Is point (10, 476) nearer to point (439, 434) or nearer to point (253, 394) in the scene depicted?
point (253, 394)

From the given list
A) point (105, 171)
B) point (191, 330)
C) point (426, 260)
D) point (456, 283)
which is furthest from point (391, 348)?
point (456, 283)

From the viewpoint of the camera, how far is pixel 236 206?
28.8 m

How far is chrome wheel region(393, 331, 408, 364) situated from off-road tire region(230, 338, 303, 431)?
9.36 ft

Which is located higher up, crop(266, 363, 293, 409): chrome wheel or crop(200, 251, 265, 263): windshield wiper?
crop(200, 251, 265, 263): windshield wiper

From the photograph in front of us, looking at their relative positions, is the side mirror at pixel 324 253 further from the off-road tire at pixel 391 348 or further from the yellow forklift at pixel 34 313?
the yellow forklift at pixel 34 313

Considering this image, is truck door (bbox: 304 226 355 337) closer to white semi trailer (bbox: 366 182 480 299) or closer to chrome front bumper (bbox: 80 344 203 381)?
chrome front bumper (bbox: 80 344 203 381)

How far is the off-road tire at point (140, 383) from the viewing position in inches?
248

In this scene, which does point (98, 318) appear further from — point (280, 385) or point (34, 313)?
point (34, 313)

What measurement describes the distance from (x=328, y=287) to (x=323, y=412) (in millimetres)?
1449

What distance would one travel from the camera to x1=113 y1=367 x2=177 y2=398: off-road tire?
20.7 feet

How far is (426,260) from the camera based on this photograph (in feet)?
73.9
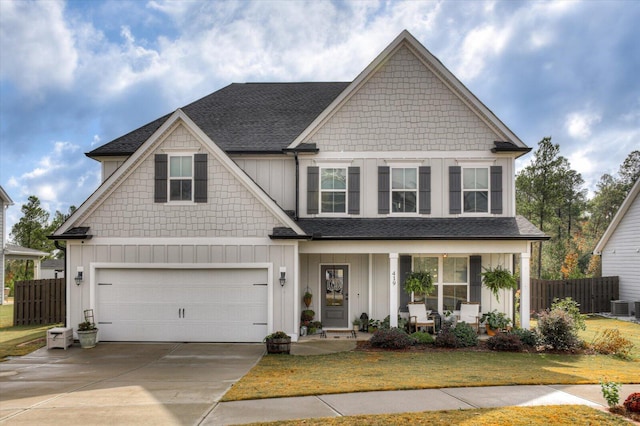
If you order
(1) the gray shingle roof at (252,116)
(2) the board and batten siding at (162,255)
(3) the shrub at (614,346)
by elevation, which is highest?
(1) the gray shingle roof at (252,116)

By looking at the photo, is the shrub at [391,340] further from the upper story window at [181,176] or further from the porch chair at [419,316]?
the upper story window at [181,176]

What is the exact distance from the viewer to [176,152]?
15.8 metres

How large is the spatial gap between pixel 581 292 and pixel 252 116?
17.1 meters

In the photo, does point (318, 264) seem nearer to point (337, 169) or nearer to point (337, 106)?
point (337, 169)

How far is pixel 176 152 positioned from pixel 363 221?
6.47 m

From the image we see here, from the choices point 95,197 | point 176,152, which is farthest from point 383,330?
point 95,197

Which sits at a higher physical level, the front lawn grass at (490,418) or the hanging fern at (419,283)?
the hanging fern at (419,283)

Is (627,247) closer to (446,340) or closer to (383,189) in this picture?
(383,189)

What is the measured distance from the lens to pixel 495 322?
17.1 m

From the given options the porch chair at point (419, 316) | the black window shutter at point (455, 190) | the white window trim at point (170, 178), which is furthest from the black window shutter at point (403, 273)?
the white window trim at point (170, 178)

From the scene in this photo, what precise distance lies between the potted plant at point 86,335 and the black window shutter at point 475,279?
39.9 feet

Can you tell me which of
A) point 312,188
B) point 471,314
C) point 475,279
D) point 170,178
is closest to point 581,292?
point 475,279

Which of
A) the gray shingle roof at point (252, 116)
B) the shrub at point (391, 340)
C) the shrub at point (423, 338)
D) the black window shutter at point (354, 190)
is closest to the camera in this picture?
the shrub at point (391, 340)

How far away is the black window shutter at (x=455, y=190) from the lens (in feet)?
58.4
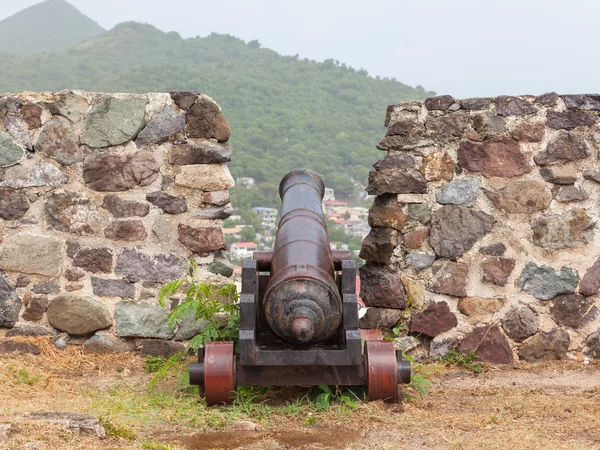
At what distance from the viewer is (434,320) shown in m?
5.57

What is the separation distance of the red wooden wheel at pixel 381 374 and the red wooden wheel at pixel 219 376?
0.77m

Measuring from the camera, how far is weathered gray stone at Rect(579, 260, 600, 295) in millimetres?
5512

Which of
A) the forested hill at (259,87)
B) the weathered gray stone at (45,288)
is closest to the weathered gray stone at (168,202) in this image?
the weathered gray stone at (45,288)

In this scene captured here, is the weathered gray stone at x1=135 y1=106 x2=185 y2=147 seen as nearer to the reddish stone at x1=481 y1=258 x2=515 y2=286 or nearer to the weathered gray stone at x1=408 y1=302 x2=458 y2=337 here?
the weathered gray stone at x1=408 y1=302 x2=458 y2=337

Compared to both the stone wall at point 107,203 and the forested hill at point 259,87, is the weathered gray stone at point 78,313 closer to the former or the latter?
the stone wall at point 107,203

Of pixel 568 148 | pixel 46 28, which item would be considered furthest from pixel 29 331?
pixel 46 28

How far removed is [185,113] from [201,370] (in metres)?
2.02

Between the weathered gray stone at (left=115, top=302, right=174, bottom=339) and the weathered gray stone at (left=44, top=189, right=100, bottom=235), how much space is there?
1.99 ft

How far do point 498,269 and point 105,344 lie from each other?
9.43 feet

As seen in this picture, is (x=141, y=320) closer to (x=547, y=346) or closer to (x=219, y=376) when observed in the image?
(x=219, y=376)

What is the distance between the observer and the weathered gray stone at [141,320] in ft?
18.4

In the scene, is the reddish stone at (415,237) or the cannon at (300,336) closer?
the cannon at (300,336)

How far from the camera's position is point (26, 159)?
220 inches

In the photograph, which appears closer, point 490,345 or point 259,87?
point 490,345
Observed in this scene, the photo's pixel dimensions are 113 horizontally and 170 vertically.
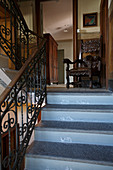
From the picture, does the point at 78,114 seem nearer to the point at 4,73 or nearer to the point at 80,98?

================================

- _SHORT PROBLEM_
Repeat each line of the records above exactly, but do not copy the pictures.

- _WRITTEN REPLY_
Is point (10, 476) nearer to point (439, 434) or nearer to point (253, 394) in the scene depicted?
point (253, 394)

From the given list
A) point (105, 171)
B) point (191, 330)
C) point (426, 260)
D) point (456, 283)
which is furthest from point (391, 348)?
point (456, 283)

From the viewpoint of the camera, how far is pixel 236 206?
28.8 m

How far is chrome wheel region(393, 331, 408, 364) situated from off-road tire region(230, 338, 303, 431)?
9.36 ft

Which is located higher up, crop(266, 363, 293, 409): chrome wheel or crop(200, 251, 265, 263): windshield wiper?
crop(200, 251, 265, 263): windshield wiper

From the photograph in front of us, looking at their relative positions, is the side mirror at pixel 324 253 further from the off-road tire at pixel 391 348 or further from the yellow forklift at pixel 34 313?
the yellow forklift at pixel 34 313

Considering this image, is truck door (bbox: 304 226 355 337) closer to white semi trailer (bbox: 366 182 480 299) or closer to chrome front bumper (bbox: 80 344 203 381)?
chrome front bumper (bbox: 80 344 203 381)

How far is the off-road tire at point (140, 383) from the viewing position in inches?
248

In this scene, which does point (98, 318) appear further from — point (280, 385) or point (34, 313)?
point (34, 313)

What measurement describes the distance from (x=328, y=287) to (x=323, y=412) (in millimetres)?
1449

What distance would one travel from the camera to x1=113 y1=367 x2=177 y2=398: off-road tire?
20.7 feet

How far is (426,260) from the camera based on this photograph (in feet)?
73.9
If you order
(1) the gray shingle roof at (252,116)
(2) the board and batten siding at (162,255)
(3) the shrub at (614,346)
by elevation, which is highest?
(1) the gray shingle roof at (252,116)

By looking at the photo, is the shrub at [391,340] further from the upper story window at [181,176] or further from the porch chair at [419,316]?
the upper story window at [181,176]

What is the exact distance from the viewer to [176,152]?
15.8 metres

How large is the spatial gap between pixel 581 292 and pixel 252 116?
17.1 meters

In the photo, does point (318, 264) seem nearer to point (337, 169) or nearer to point (337, 106)?
point (337, 169)

How far is pixel 176 152 positioned from pixel 363 221?
6.47 m

From the image we see here, from the choices point 95,197 | point 176,152, which is farthest from point 383,330?
point 95,197

Which sits at a higher physical level, the front lawn grass at (490,418) or the hanging fern at (419,283)?
the hanging fern at (419,283)

Is (627,247) closer to (446,340) or closer to (383,189) in this picture?
(383,189)

What is the measured distance from the lens to pixel 495 322?
17.1 m

From the given options the porch chair at point (419, 316) | the black window shutter at point (455, 190) | the white window trim at point (170, 178), which is furthest from the black window shutter at point (403, 273)?
the white window trim at point (170, 178)

From the scene in this photo, what precise distance lies between the potted plant at point 86,335 and the black window shutter at point 475,279?
39.9 feet

Can you tell me which of
A) point 312,188
B) point 471,314
C) point 475,279
D) point 170,178
is closest to point 581,292?
point 475,279

Which of
A) the gray shingle roof at point (252, 116)
B) the shrub at point (391, 340)
C) the shrub at point (423, 338)
D) the black window shutter at point (354, 190)
is closest to the camera in this picture?
the shrub at point (391, 340)

How far away is the black window shutter at (x=455, y=190) from the lens (in feet)?
58.4
At what distance from the viewer is (434,320) shown in m?
5.57

What is the separation distance of the red wooden wheel at pixel 381 374 and the red wooden wheel at pixel 219 376?
0.77m

Measuring from the camera, how far is weathered gray stone at Rect(579, 260, 600, 295) in millimetres?
5512

Which of
A) the forested hill at (259,87)
B) the weathered gray stone at (45,288)
is closest to the weathered gray stone at (168,202) in this image?
the weathered gray stone at (45,288)

In this scene captured here, is the weathered gray stone at x1=135 y1=106 x2=185 y2=147 seen as nearer to the reddish stone at x1=481 y1=258 x2=515 y2=286 or nearer to the weathered gray stone at x1=408 y1=302 x2=458 y2=337 here?
the weathered gray stone at x1=408 y1=302 x2=458 y2=337

Compared to both the stone wall at point 107,203 and the forested hill at point 259,87, is the weathered gray stone at point 78,313 closer to the former or the latter?
the stone wall at point 107,203

Of pixel 568 148 | pixel 46 28, which item would be considered furthest from pixel 29 331?
pixel 46 28

How far removed is [185,113] from [201,370] (in metres)?
2.02

Between the weathered gray stone at (left=115, top=302, right=174, bottom=339) and the weathered gray stone at (left=44, top=189, right=100, bottom=235), how much space is there?
1.99 ft

How far do point 498,269 and point 105,344 lie from each other?
9.43 feet

As seen in this picture, is (x=141, y=320) closer to (x=547, y=346) or closer to (x=219, y=376) when observed in the image?
(x=219, y=376)

What is the distance between the observer and the weathered gray stone at [141,320] in ft?
18.4

In the scene, is the reddish stone at (415,237) or the cannon at (300,336) closer?
the cannon at (300,336)

How far from the camera's position is point (26, 159)?
220 inches

In the photograph, which appears closer, point 490,345 or point 259,87?
point 490,345
Observed in this scene, the photo's pixel dimensions are 113 horizontally and 170 vertically.
From the picture, does the point at 78,114 seem nearer to the point at 4,73 or nearer to the point at 80,98?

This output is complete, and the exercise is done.